En l’espèce, il résulte de l’article 1.1 du contrat que « le montant du prêt principal et les intérêts courus doivent être remboursées par l’emprunteur au plus tard le 19 octobre 2019 »., faisant courir l’éventuelle prescription à compter de cette date. Par ailleurs, la cession de créance intervenue entre la société Premier Capital MFO Ldt et la société AFL Capital Limited atteste de la déchéance du terme du contrat de prêt prononcé antérieurement à la date de cette cession le 30 septembre 2024.

Il convient de préciser que s’agissant d’une cession de créance, il résulte de l’article 1324 du code civil que la cession n’est opposable au débiteur, s’il n’y a déjà consenti, que si elle lui a été notifiée ou s’il en a pris acte.
Le débiteur peut opposer au cessionnaire les exceptions inhérentes à la dette, telles que la nullité, l’exception d’inexécution, la résolution ou la compensation des dettes connexes. Il peut également opposer les exceptions nées de ses rapports avec le cédant avant que la cession lui soit devenue opposable, telles que l’octroi d’un terme, la remise de dette ou la compensation de dettes non connexes.

Si pour être opposable au débiteur, la cession de créance doit lui avoir été notifiée, le délai de l’article L.218-2 du code de la consommation se rattache à la prescription extinctive de la créance et non à la notification de la créance.

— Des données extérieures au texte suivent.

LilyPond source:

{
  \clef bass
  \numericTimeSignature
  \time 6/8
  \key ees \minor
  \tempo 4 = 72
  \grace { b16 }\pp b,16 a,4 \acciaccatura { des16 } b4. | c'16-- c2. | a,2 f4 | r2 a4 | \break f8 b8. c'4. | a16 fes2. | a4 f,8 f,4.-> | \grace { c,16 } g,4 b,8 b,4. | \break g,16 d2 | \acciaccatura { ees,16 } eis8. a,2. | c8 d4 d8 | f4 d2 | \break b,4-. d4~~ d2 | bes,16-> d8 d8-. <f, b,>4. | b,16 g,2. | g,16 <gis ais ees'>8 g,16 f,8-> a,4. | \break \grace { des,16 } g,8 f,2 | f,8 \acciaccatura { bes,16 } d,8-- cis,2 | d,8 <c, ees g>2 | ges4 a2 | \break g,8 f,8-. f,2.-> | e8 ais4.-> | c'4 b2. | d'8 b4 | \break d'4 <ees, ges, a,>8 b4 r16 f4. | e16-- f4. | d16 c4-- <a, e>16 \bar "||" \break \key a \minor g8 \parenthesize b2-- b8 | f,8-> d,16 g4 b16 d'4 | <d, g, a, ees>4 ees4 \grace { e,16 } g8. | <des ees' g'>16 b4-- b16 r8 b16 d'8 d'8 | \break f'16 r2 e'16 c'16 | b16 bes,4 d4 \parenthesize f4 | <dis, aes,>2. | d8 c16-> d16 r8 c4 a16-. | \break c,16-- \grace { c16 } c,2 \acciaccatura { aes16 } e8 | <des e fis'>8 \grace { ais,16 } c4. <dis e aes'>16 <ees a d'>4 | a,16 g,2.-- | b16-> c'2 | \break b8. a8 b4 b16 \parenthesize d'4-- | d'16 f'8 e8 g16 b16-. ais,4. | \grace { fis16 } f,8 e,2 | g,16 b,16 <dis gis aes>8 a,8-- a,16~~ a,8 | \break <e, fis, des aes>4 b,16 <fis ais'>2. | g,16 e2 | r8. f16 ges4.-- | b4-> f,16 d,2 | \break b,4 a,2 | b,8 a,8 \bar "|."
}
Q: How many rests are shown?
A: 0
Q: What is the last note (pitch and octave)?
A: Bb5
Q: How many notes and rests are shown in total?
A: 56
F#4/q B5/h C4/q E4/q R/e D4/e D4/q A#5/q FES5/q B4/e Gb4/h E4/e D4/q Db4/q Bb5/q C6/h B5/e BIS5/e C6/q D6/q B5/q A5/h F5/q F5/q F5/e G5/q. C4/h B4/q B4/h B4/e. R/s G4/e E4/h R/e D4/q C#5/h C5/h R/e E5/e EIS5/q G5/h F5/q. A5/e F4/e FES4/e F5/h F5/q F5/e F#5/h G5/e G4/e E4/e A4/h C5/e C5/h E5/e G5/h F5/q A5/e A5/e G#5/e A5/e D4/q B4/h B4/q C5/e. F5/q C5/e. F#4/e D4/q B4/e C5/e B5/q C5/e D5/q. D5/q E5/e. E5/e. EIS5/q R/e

Dans ces conditions, la prescription de l’action ne pouvant être exclue, l’obligation se heurte à une contestation sérieuse, de sorte qu’il n’y a lieu à référé.

La société de droit chypriote AFL CAPITAL LIMITED conservera la charge des dépens, distraits au profit de Maître Olivier SINELLE, en application des dispositions de l’article 699 du code de procédure civile, sans que l’équité ne commande de faire droit à la demande fondée sur l’article 700 du code de procédure civile.

PAR CES MOTIFS

Nous, juge des référés, statuant par ordonnance de référé, mise à disposition au greffe contradictoire et en premier ressort,

Vu l’article 835 du code de procédure civile,

DISONS n’y avoir lieu à référé ;

CONDAMNONS la société de droit chypriote AFL CAPITAL LIMITED aux dépens de l’instance ;

DISONS n’y avoir lieu à application de l’article 700 du code de procédure civile.

Ainsi jugé et prononcé par mise à disposition au greffe, les jours, mois et an susdits.